A: The group "Authenticated Users" is one of the "well known" pseudo groups of Active Directory.

Q: Ok, why have it in UDM/OpenLDAP then?
A: To have a domain wide valid Posix GID (Bug 29000).

Q: Ok, then I don't need it in Samba3/NT-only domains?
A: Not necessarily. Depends on the details of the environement. In case of a migration to Samba4 the group is created anyway (with sambaGroupType 5 and it doesn't need to be synchronized between UDM and S4 (see e.g.

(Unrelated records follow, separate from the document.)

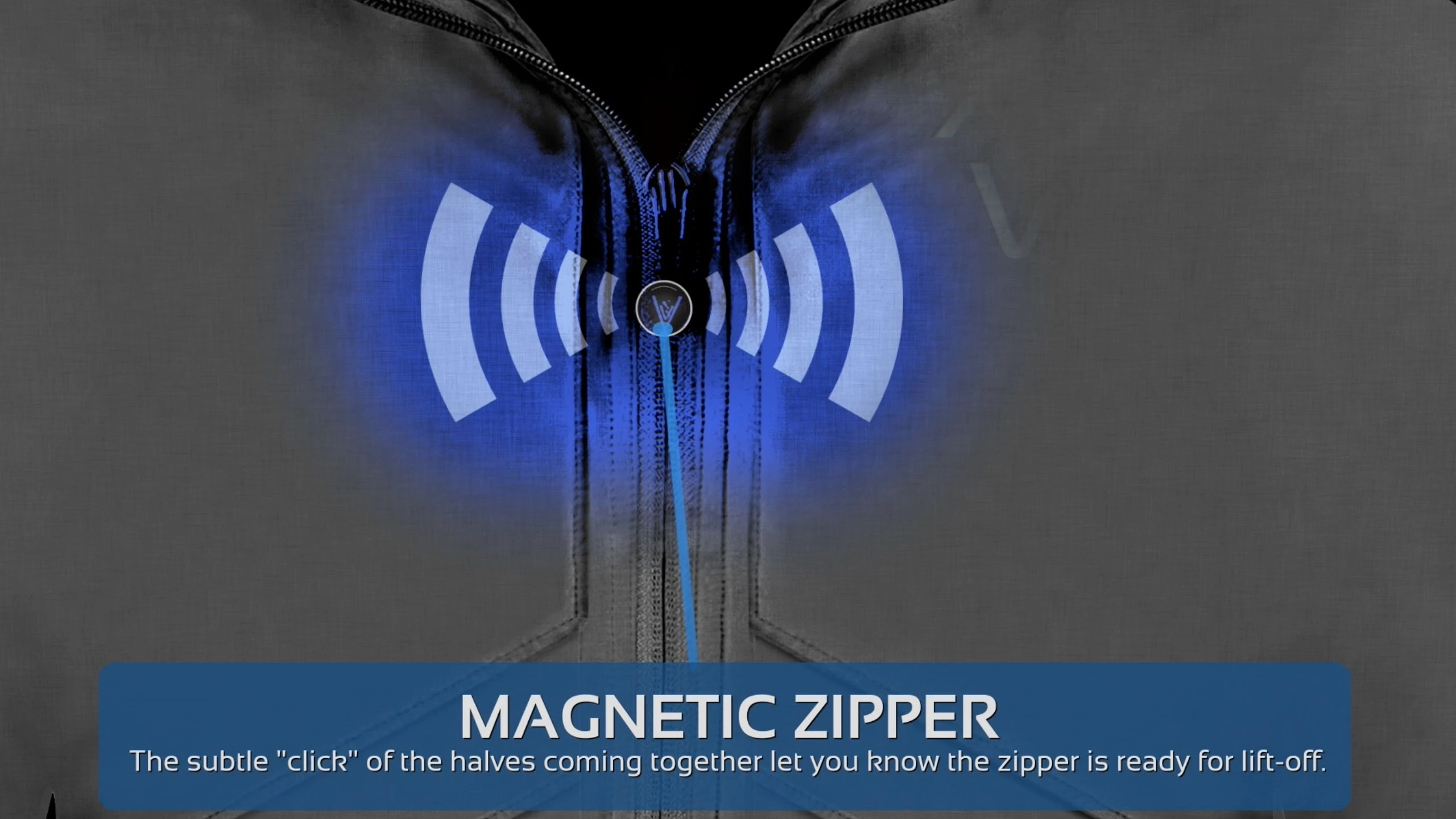 The jacket features a magnetic zipper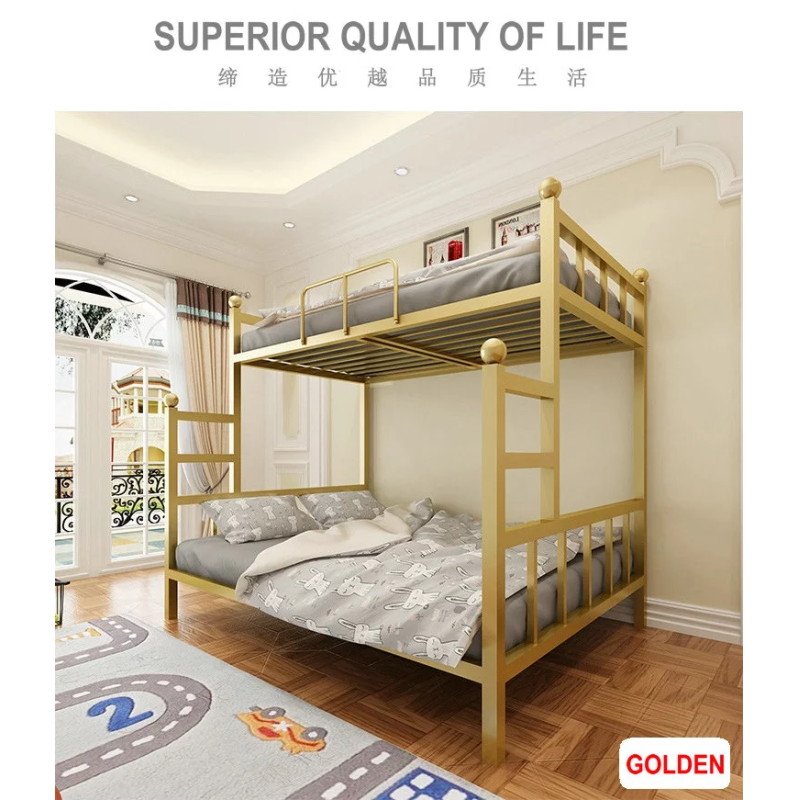 School Furniture Adult Full Size Metal Garden Bunk Bed for Space Saving in Queen Loft Bed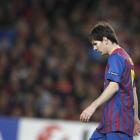 Barcelona's Lionel Messi reacts as the game slips away.     REUTERS/Stefan Wermuth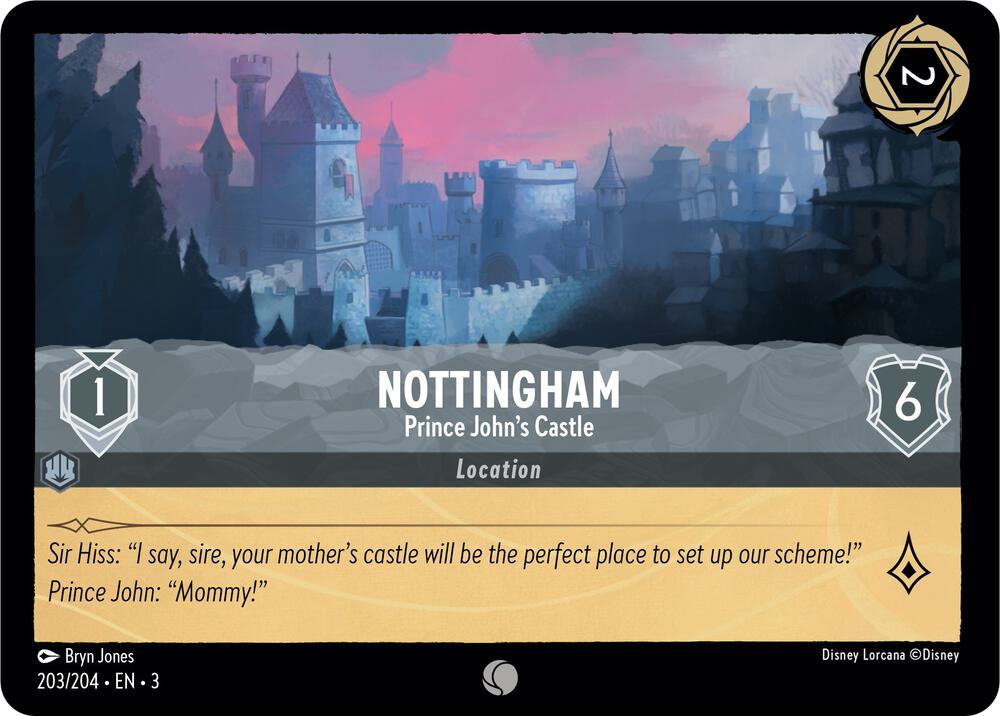 Nottingham - Prince John's Castle 203/204 card from Into the Inklands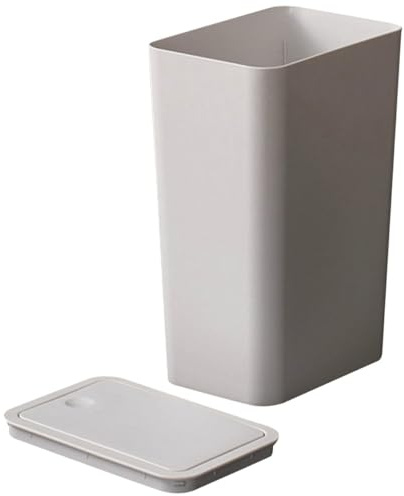 Poubelle Rectangulaire 30l à Pression en Plastique Blanc avec Couvercle | Poubelle Mince avec Couvercle, Style Rustique et Moderne, Usage Maison et Bureau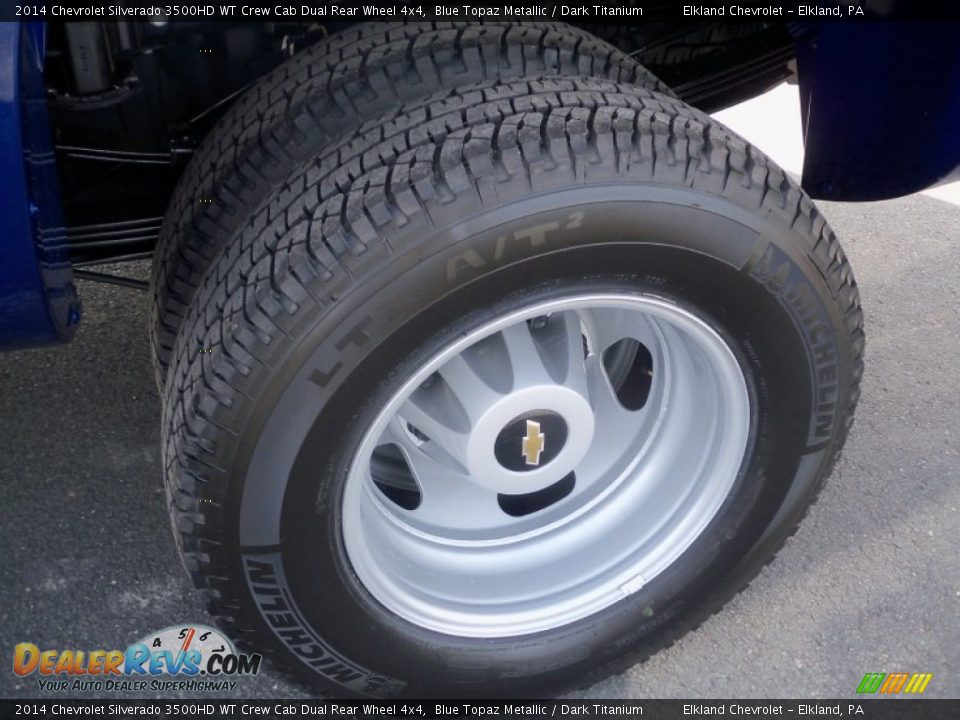 2014 Chevrolet Silverado 3500HD WT Crew Cab Dual Rear Wheel 4x4 Blue Topaz Metallic / Dark Titanium Photo #12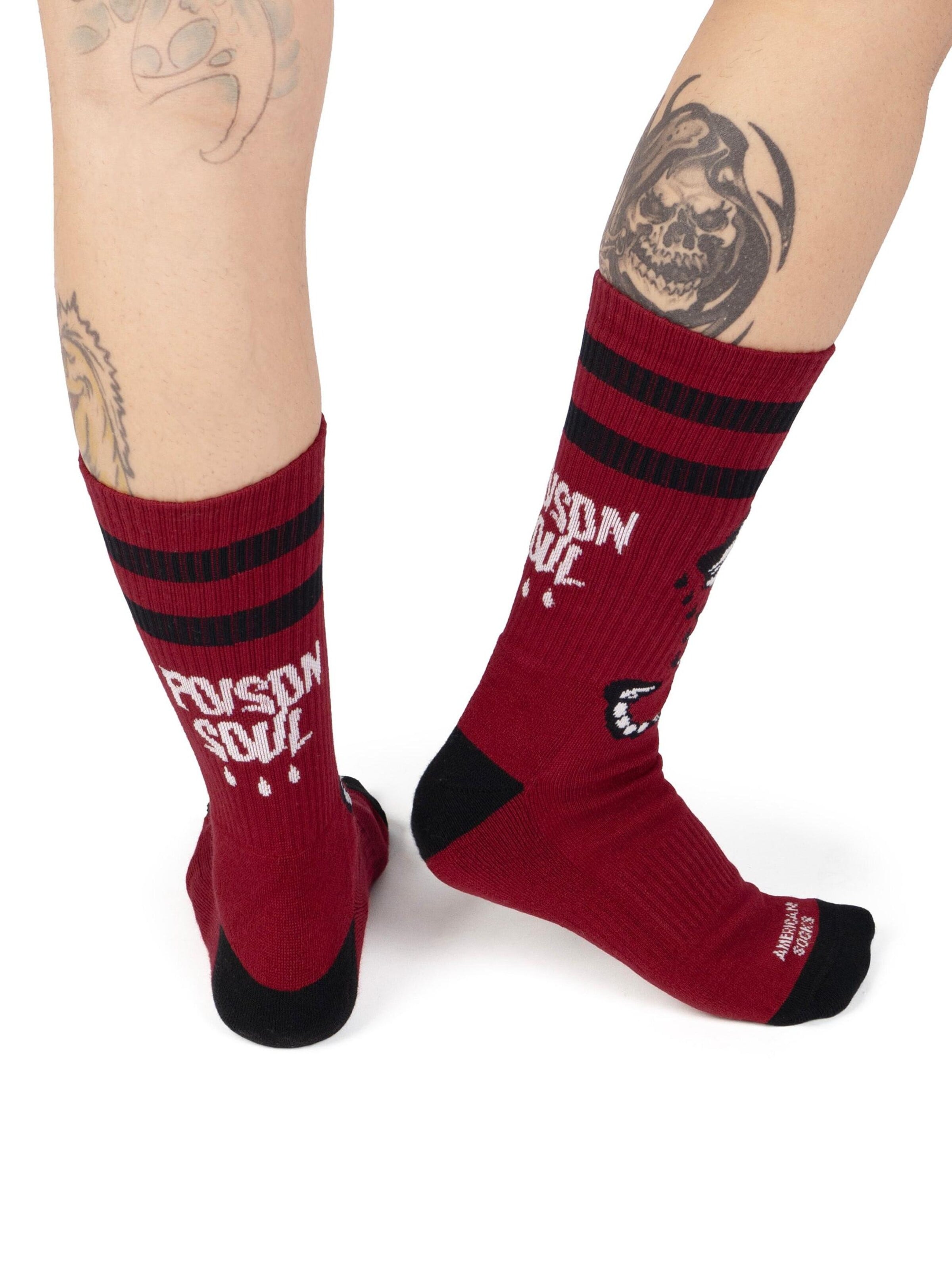 Calzino 'Poison Soul' di American Socks in rosso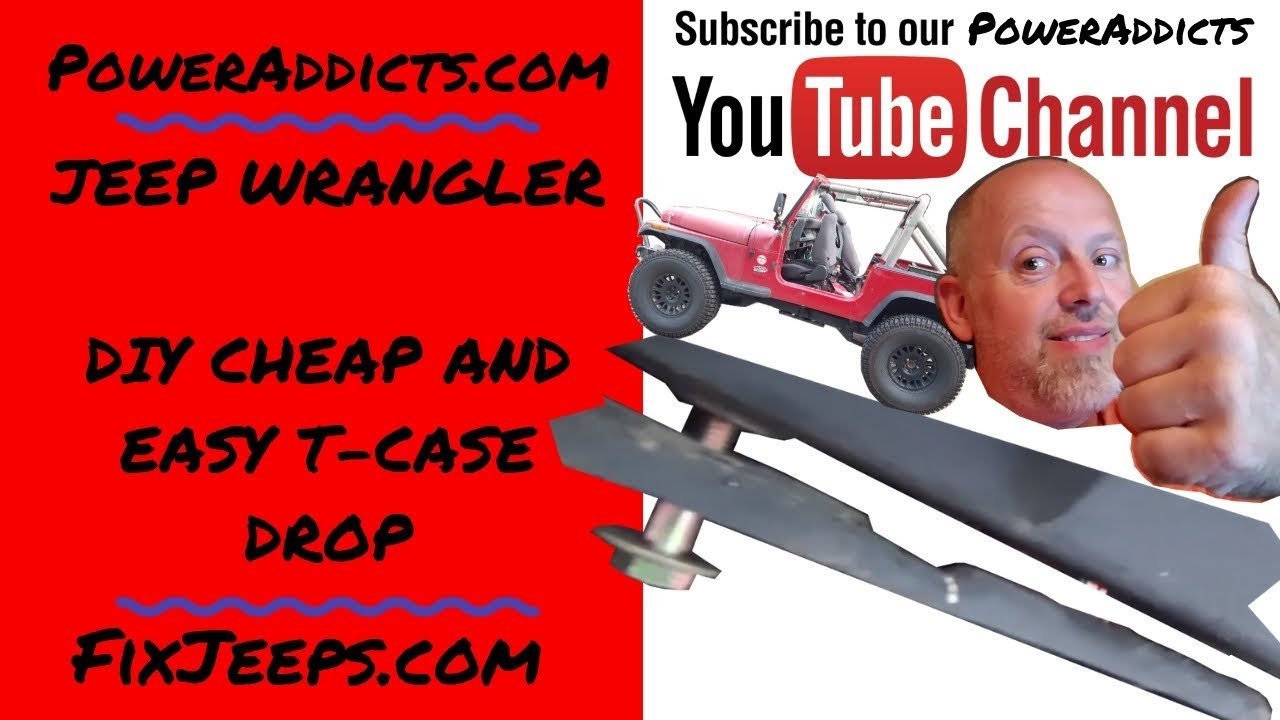 Jeep Wrangler YJ - Transfer Case Drop to stop drive shaft vibrations -  YouTube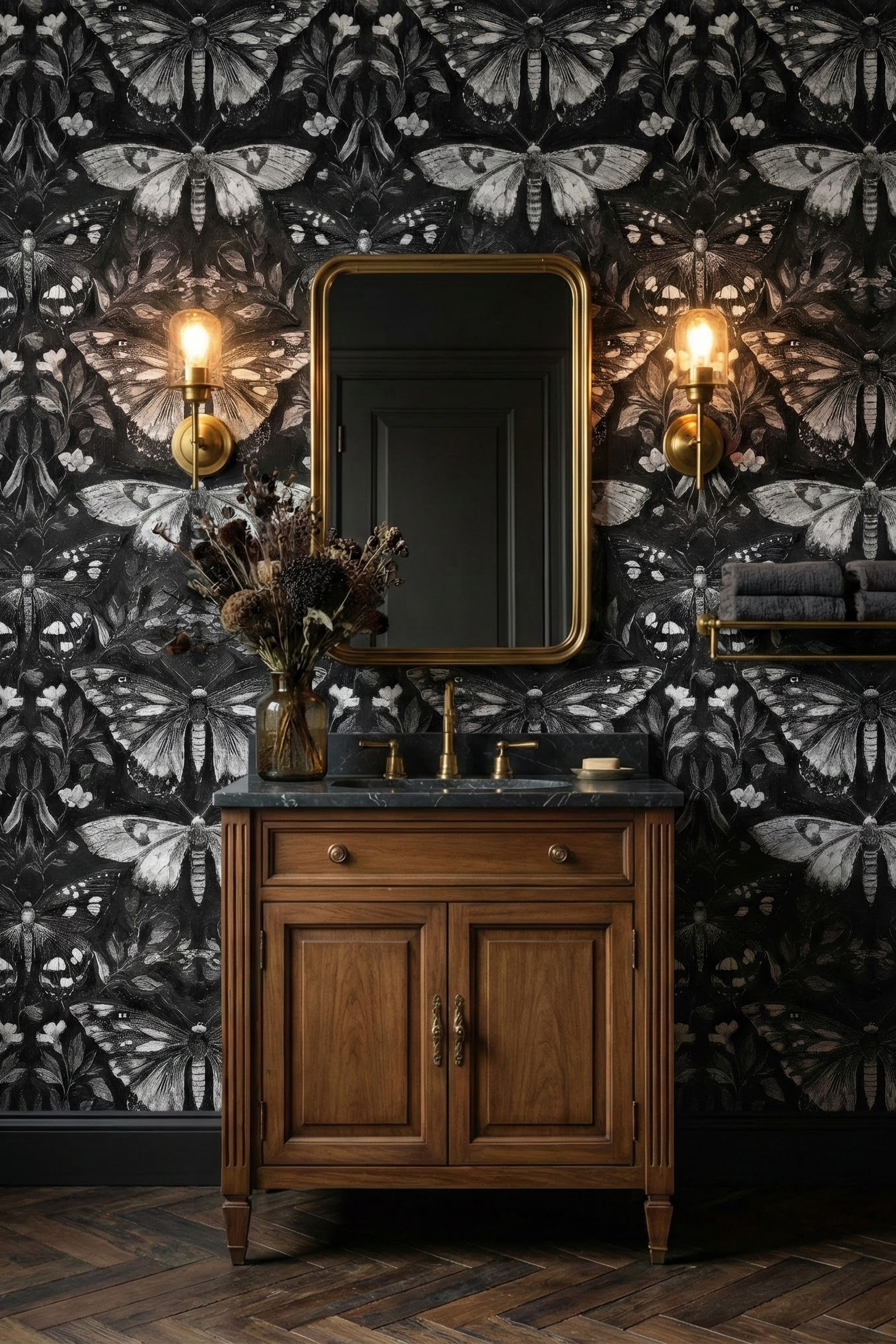 Charcoal butterflies, moths and florals on a dark moody wallpaper in a powder room.
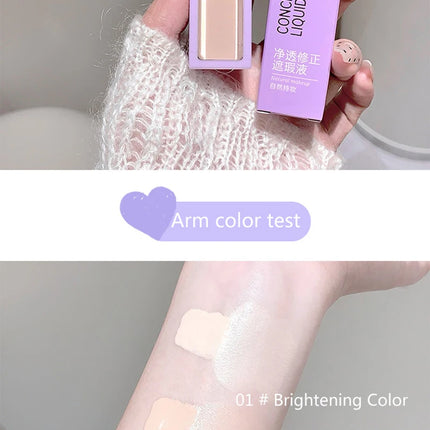 Color Correction Liquid Concealer White Foundation Makeup Base Face Brighten Cover Up Dark Circles Waterproof Concealer Stick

Bug 32461 Comment 2)
Comment 5 Tim Petersen univentionstaff 2015-02-24 10:30:48 CET
Reported 2015022421000152
Comment 6 Michael Grandjean univentionstaff 2015-03-27 21:59:03 CET
Also 2015032721000261
Comment 7 Arvid Requate univentionstaff 2015-06-17 13:44:25 CEST
Created attachment 6968 [details]
fix_authenticated_users_after_s3tos4migration.sh

The attached script may fix the issue when run on the master after the migration.
It removes the conflicting object from Samba4. Untested.

The correct fix would probably be to patch samba classicupdate to not migrate objects with conflicting objectSids.
Comment 8 Arvid Requate univentionstaff 2015-06-17 14:38:35 CEST
Actually it is strange that this still happens even though Bug 33338#c11 claims to have fixed classicupgrade.
Comment 9 Arvid Requate univentionstaff 2016-07-21 17:24:43 CEST
We had one interesting variation of case with Samba 4.3.7 where 

univention-s4search objectSid=S-1-5-11

would not find the group. Only looking it up by name found it.
Comment 10 Arvid Requate univentionstaff 2016-07-21 17:33:32 CEST
Created attachment 7823 [details]
fix_authenticated_users_after_s3tos4migration.sh

An adjusted version of the script above.
Comment 11 Christina Scheinig univentionstaff 2017-08-17 14:11:55 CEST
This is still happening. If the problem is found, the workaround works.
Comment 12 Ingo Steuwer univentionstaff 2020-07-03 20:53:25 CEST
This issue has been filed against UCS 4.2.

UCS 4.2 is out of maintenance and many UCS components have changed in later releases. Thus, this issue is now being closed.

If this issue still occurs in newer UCS versions, please use "Clone this bug" or reopen it and update the UCS version. In this case please provide detailed information on how this issue is affecting you.